The “Father Raven” story is improvisational in character — as if the storyteller were making it up as he goes along — and contains a story within a story. Likewise, the music is improvisational in style and contains a contrasting middle section framed by a bass solo. The “God Who Laughed Seven Times” story has seven, contrasting, illustrative sections, each described differently by the music, with a recurrent laugh holding them together. In this myth particularly, the music creates sound pictures. A tentative, curling sound in the high violins depicts light, lonely and delicate like some small thing in the dark cosmos. An aleatoric chorus and woodwinds evoke water as ripples, a wave action. When bitterness appears (the dark sound of male voices with with solo baritone), the images become much more subjective.

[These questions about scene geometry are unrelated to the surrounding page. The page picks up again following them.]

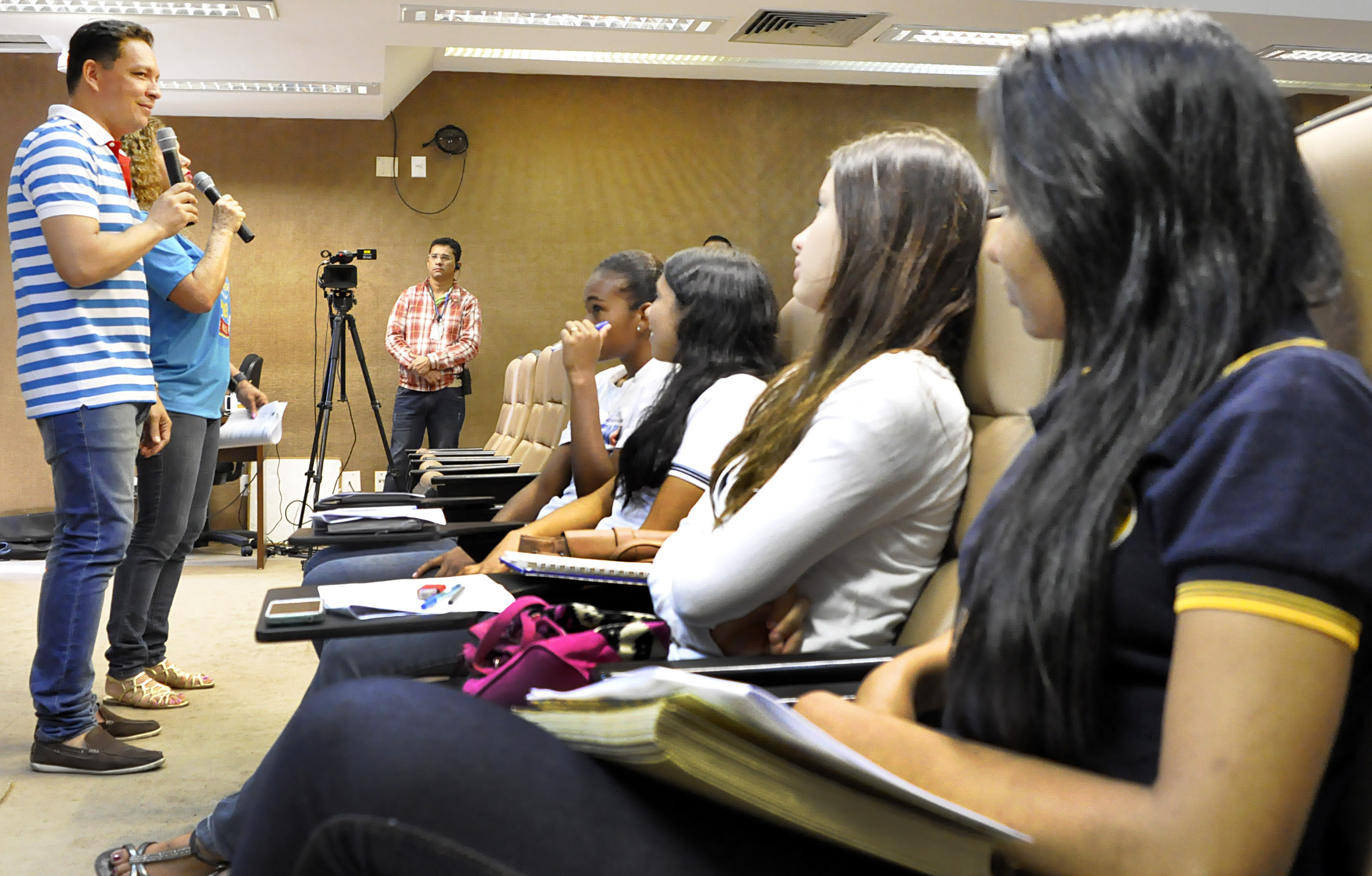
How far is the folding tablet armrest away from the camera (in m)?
0.88

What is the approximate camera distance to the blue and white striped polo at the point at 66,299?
1915mm

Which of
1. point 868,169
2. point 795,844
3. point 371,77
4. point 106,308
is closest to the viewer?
point 795,844

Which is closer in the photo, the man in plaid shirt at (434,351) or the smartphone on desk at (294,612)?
the smartphone on desk at (294,612)

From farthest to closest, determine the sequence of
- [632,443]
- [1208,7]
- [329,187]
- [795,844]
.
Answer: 1. [329,187]
2. [1208,7]
3. [632,443]
4. [795,844]

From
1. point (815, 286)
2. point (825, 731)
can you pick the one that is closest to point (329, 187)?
point (815, 286)

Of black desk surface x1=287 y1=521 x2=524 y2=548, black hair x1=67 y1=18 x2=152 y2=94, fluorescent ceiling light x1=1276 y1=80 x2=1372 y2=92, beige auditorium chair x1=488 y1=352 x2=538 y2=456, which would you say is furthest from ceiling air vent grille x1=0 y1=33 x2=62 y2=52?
fluorescent ceiling light x1=1276 y1=80 x2=1372 y2=92

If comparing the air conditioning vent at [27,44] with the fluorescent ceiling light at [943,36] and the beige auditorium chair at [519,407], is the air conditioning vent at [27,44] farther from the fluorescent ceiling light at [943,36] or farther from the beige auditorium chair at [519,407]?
the fluorescent ceiling light at [943,36]

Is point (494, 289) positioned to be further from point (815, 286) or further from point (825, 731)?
point (825, 731)

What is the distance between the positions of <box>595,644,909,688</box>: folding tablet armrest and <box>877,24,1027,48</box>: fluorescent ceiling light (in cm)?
516

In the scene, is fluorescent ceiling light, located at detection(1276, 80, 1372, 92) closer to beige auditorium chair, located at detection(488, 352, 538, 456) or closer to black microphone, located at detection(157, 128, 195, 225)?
beige auditorium chair, located at detection(488, 352, 538, 456)

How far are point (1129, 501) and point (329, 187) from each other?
6.79 meters

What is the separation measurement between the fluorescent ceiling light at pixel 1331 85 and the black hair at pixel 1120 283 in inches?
277

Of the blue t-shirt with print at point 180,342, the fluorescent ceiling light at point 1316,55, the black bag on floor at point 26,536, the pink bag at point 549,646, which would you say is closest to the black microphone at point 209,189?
the blue t-shirt with print at point 180,342

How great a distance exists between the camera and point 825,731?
60 centimetres
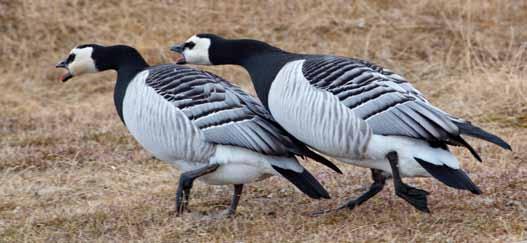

The third myth is the story of Naareau, divided into two sections. In the first, Naareau creates a woman, Nei Teakea (depicted by a Polynesian dance — graceful, tonal and rhythmic), and a man, Na Atibu (described by a timpani solo). Their lying together creates Naareau the Younger. The father makes a toy for his son, which turns out to be the world. But in order for the son to play with his toy, he must open the world, which is like a rock. Here a cappella chorus interrupts the myth narrative, singing “Go inside a stone,” the intimacy of the unaccompanied voices comparing the discovery of a new world with self-discovery. The final section of Naareau’s myth introduced people in to the world, and invites the audience to sing along.
The Big Bang theory and the Zuni Indian myth share several common elements. To present them as if they were the same ideas from different sides of the brain, the Zuni myth features wide vocal leaps and an unstable tonality, while the Big Bang theory is spoken in a pompous manner by a stuffy university professor who becomes carried away by the poetry in his own concepts and begins to sing. These two images occur at the same time, and comment on each other.
The oratorio comes to a close with a final, intimate, personal invocation to those particular creative powers of darkness within all of us.